What is expected -> Copy out word for word the entries from the line containing "Based on visual" through the line containing "26.7 meters", including both of those lines.

Supplied information ->
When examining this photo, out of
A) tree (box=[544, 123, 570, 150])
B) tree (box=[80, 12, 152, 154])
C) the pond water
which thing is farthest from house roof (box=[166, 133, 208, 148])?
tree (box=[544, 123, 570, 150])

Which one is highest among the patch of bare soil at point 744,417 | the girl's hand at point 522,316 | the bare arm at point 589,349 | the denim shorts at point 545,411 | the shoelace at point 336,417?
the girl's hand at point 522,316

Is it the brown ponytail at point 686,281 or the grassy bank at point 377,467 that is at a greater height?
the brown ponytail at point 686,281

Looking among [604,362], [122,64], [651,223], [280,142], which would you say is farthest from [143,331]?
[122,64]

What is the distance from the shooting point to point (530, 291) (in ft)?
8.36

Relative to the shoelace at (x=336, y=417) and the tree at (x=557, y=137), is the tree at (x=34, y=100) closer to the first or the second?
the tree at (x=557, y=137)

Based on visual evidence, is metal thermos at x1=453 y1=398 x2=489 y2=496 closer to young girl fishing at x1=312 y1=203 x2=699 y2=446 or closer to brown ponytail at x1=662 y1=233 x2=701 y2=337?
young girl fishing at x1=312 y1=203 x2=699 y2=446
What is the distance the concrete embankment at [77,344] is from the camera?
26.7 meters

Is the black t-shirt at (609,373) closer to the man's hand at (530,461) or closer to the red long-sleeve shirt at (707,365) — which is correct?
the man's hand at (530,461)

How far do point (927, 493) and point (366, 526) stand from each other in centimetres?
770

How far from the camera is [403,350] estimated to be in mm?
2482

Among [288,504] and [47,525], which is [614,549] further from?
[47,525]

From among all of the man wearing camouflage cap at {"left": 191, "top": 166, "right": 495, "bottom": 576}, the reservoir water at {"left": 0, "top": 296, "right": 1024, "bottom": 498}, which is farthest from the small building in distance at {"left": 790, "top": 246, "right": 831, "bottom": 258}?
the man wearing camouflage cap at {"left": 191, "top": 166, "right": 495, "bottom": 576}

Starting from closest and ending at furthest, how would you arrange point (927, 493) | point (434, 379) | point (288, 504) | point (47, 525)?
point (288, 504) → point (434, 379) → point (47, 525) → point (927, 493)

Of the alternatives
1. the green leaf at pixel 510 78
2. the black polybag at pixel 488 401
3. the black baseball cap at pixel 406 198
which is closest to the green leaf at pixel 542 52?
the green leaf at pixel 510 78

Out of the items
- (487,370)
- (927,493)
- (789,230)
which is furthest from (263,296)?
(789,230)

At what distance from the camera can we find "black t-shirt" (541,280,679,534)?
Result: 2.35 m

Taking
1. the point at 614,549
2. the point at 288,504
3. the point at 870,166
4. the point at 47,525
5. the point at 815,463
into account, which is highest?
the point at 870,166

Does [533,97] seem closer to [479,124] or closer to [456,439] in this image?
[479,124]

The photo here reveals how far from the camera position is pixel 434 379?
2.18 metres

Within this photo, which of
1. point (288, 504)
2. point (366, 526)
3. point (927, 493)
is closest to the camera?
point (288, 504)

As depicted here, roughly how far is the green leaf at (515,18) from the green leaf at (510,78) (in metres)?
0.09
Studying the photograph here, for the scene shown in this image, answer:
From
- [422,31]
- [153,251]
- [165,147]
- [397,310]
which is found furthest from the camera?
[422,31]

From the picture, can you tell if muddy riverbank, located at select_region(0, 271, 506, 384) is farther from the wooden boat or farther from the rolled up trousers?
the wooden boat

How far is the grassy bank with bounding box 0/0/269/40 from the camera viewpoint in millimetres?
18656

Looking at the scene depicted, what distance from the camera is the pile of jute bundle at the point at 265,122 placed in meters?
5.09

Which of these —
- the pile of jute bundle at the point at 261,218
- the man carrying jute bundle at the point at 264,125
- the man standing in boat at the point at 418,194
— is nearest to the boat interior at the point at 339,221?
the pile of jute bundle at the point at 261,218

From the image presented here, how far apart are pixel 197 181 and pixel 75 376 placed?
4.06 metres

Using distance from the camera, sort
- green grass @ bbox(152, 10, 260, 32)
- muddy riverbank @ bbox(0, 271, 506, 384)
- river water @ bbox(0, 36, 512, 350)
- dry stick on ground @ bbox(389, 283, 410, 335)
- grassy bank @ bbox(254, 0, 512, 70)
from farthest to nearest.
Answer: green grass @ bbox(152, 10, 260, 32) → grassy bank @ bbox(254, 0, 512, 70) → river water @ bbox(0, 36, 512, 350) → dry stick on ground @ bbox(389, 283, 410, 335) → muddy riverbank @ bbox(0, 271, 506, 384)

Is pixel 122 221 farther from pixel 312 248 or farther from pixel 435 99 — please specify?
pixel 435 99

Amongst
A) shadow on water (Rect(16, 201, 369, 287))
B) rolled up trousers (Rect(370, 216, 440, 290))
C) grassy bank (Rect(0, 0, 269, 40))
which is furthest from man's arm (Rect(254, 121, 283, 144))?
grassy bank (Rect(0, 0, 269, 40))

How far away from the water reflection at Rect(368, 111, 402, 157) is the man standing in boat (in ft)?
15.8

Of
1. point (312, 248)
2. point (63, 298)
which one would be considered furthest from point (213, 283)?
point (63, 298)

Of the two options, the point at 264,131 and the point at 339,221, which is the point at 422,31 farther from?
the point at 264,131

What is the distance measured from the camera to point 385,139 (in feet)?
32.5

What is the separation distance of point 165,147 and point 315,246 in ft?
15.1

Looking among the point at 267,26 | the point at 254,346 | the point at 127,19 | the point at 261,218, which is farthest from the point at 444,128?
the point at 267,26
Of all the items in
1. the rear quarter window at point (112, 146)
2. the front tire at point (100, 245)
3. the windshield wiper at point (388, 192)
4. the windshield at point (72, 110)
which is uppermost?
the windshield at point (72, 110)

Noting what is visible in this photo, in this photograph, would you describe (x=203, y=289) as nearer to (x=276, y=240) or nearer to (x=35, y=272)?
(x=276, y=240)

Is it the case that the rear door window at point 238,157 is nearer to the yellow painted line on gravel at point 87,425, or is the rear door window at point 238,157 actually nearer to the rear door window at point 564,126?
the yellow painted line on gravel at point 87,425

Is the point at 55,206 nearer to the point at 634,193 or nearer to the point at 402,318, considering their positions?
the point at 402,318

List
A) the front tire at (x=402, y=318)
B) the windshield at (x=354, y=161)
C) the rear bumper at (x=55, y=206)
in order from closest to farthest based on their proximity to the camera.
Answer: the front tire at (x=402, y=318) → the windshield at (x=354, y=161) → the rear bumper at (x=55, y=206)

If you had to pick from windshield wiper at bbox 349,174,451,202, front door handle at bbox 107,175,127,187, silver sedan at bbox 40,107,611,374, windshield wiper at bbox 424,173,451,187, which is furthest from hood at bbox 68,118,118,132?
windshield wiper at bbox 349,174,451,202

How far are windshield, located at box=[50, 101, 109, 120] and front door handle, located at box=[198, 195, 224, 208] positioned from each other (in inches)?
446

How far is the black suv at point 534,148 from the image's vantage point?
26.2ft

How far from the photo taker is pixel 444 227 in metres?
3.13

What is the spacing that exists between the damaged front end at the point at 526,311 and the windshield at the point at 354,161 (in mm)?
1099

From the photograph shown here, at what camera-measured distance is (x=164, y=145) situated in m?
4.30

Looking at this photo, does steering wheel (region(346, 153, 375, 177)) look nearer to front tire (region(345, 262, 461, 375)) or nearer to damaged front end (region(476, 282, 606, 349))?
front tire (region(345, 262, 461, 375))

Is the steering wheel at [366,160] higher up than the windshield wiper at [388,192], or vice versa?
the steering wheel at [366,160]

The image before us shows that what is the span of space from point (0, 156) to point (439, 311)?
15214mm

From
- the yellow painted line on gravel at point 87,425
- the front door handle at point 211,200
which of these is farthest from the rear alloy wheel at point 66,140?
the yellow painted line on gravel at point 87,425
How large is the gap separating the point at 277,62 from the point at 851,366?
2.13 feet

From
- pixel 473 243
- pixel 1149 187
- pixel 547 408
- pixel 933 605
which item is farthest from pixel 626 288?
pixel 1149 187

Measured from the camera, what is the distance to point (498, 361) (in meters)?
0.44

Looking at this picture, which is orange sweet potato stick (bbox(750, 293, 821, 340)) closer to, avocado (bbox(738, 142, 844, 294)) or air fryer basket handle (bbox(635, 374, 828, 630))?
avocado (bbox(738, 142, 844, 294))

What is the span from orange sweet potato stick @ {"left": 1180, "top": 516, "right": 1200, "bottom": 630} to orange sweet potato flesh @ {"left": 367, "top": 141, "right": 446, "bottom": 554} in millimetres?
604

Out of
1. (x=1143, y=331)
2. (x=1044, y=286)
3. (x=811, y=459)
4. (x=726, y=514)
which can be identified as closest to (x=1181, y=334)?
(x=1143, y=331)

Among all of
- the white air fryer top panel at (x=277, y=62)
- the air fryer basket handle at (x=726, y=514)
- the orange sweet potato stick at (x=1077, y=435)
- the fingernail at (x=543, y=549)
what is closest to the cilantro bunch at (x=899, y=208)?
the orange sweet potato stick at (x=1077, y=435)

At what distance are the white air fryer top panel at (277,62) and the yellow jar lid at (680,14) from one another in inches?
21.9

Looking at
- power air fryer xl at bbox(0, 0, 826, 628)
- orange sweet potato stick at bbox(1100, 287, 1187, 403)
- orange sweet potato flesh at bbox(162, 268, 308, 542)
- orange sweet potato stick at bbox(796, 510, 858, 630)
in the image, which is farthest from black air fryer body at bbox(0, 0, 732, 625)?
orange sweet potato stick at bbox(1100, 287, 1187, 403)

Solution to this problem ->
Based on visual evidence, is metal thermos at x1=453 y1=398 x2=489 y2=496 closer to young girl fishing at x1=312 y1=203 x2=699 y2=446 or closer to brown ponytail at x1=662 y1=233 x2=701 y2=337?
young girl fishing at x1=312 y1=203 x2=699 y2=446
What is the distance the concrete embankment at [77,344] is from the camera?
26.7 meters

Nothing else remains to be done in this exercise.